An Anthem for a Warlord
(Published in the 2015 Issue 11 of Bunbury Magazine)
You were both a father and a husband
with genuine affection,
earning the honour of being claimed responsible
Because your family was placed in
the fabulous fashions of overseas
Yet you failed in understanding
both roles,
when the children and wives of those like you
decomposed into pieces at the blazing barrage,
and at the cataract of bullets
while the bloody rain was pouring in maroon brilliance
Undoubtedly,
in the blood sport,
you richly deserve the gold medal
That all happened over and over again,
while you were enjoying
champagne on the top of the world
Nor did you see thousands drowned in death
Nor did you hear their death bark
Instead, your eyes were dancing to the music
of the earphone
and you were lying on the cushion bed
The horror never came to you
It was just like a violent and barnstorming fight in a film
The magnitude of your selfishness
and your infinite sadism
that kept a whole nation under torment,
leaving an inexhaustible number of innocents dead
How could the earth bear this anymore?
Buddhist literature illustrates,
Nor will the earth bother any more
to hold eccentric sinners like you on it
Instead it will splinter itself into two,
and will swallow you at a single gulp
Yet you may seem to be a terrific ghoul
even at the inside of the earth
That’s why,
the great earth also dreads you.
Panorama, Relentless
(Published in the 2015 Issue 11 of Bunbury Magazine)

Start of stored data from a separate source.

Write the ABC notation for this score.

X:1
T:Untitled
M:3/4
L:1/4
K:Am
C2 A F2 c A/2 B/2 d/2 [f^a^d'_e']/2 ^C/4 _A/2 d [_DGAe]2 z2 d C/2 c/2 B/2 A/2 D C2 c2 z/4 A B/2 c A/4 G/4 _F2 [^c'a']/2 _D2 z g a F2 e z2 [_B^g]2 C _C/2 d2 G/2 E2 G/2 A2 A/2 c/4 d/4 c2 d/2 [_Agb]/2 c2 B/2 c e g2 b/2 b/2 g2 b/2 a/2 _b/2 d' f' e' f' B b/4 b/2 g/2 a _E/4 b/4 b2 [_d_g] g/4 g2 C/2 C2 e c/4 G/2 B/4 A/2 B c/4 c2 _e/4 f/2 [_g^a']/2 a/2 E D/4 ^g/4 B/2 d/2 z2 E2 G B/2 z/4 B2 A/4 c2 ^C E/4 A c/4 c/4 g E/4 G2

Though not worthy of poetic exploration,
the epidemic has risen into a gigantic cataract
with the power of overtaking the whole island
And its rampant vampirism,
quite sickening
Incapable, I am, of being in captivity any longer,
and so, must run along the streets
and bring out a volley of protest
against the gallows structured everywhere
and the deadening cactus growing uncontrolled
Shrapnel scattered here and there
Blood sodden corpses
demand a calculator to be counted
Just take this year, 2009
First the Sirasa TV station,
then Lasantha and so on and so forth
A mounting number, threatened and flagellated
Pus is already spilling out of the boil
The blinding pitiless sun,
the only eye witness to the insupportable injustice
No longer will he dive in the continuing callousness
and may diffuse barbed, piercing rays
to tear the mobsters and
heal the wound on humanity
with the amazing brilliance of his light!
Kattadiya
(Published in the 2015 Issue 11 of Bunbury Magazine)
Superhuman power possessing juggler
A wonderfully inimitable creation of god
A source of hero worshipping for the village folk
remedying the issues of any sort
In digging out the treasures
enshrined by ancient sovereigns,
he performs the offering of immolation
that demands blood and flesh
A beast or a human happens to be the hapless victim
The hen’s neck is cut down fiercely
while the circling headless body
wriggles flopping its wings
Or an innocent person
will be doomed to be a headless corpse
The Bali Thovilaya is quite fearful
In case of incurable sicknesses,
generally called the god’s illnesses
A person in guise of a fearful devil
gives a horrific dance,
too awkward to explain in words
If the matter is a love affair
to be broken,
only a hair from each partner
is what the Kattadiya asks for
Then he fills it with the powers of his mantra
and resultantly,
in the hearts of once inseparable lovers
there flares a fury,
so grave to devour each other
Very pithy is the Hooniyama,
of which the repercussion is a far worse crime
Deterioration of wealth bathed millionaires
into penniless mendicants,
at the stroke of engraving in a pit,
a concoction of camphor, incense and
the ashes of a cremated body
Some cases require
a newly buried corpse
Playing midnight games with the dead
in graveyards,
the Kattadiya performs the puja
Occasionally he knifes some limes
chanting a ritualistic incantation
A stuttering and an almost
panic stricken recitation
A richly fertile mind
prophesying the future
as if seeing the looming spectacle
Sadly misguided,
almost like maniacs
A pointless mess
pushing the door open
to a society,
morally impoverished.

Indunil Madhusankha is currently an undergraduate reading for a BSc Special Degree in Mathematics at the Faculty of Science of the University of Colombo. Even though he is academically involved with the subjects of Mathematics and Statistics, he also pursues a successful career in the field of English language and literature as a budding young researcher, reviewer, poet and content writer. Basically, he explores the miscellaneous complications of the human existence through his poetry by focussing on the burning issues in the contemporary society. Moreover, Indunil’s works have been featured in several international anthologies, magazines and journals.